A concern with using LRU eviction is that the behavior is sensitive to how accesses are distributed over time. The useful property of random eviction versus LRU eviction is that performance falls within a narrow bound: best case scenario is worse, but worst case scenario is better. I think this use case is valuing predictability.
The main reason most databases use one of the myriad clock sweep eviction variants instead of true LRU eviction is that they ensure more uniform performance over all possible sequences of a given non-uniform distribution of accesses -- most of the upside of an LRU while (especially in clever variants) avoiding most of the downside as well.
In order for the scan to be most efficient in cache, you need to store key-reference pairs in the buckets, so the swap cost should only be a couple instructions rather than a memcpy.
I've written a couple cache-aware hashes for work (fintech), including an always correct version of this that rehashed when buckets filled. I always call them multi-buckets for lack of a better term.

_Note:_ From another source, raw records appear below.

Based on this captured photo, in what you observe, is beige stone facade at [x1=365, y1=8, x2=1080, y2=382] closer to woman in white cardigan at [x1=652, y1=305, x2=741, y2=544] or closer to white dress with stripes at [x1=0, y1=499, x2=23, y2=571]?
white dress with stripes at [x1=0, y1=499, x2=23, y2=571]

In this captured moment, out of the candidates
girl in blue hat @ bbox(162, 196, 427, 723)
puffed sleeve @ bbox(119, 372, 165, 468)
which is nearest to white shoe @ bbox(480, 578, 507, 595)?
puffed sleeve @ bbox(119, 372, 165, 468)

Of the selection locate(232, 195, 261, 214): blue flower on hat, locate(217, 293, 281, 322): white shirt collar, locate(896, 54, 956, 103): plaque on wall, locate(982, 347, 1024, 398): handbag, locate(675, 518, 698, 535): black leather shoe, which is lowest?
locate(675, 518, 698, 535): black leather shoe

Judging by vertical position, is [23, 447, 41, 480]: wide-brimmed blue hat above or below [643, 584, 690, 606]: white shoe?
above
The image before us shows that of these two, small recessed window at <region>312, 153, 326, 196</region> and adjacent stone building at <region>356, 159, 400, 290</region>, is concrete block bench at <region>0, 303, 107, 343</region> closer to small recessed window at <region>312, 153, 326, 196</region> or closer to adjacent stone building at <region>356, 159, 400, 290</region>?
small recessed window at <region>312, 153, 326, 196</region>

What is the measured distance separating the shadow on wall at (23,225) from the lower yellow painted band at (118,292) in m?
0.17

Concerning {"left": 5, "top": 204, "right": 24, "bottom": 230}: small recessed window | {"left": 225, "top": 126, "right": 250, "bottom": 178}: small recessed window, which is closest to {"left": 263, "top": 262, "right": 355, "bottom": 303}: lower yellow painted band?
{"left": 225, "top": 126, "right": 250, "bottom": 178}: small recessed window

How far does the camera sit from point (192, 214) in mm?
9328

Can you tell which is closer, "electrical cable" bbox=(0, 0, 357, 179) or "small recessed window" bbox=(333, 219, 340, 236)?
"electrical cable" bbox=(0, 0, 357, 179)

Most data structures that rely on a chain of items can be improved by bucketing for cache lines (even linked lists).
I've also implemented 32 byte multi-buckets for a cuckoo hash scheme to try and balance search time and memory usages (you can get extremely high load factors using this approach). I don't think this approach is any better than a few other similar multiple-hashing schemes though.
I have tried keeping the hashs together in memory and using SSE compare instructions to do the comparison/mask of the entire bucket in a couple instructions, but have found the technique hit/miss.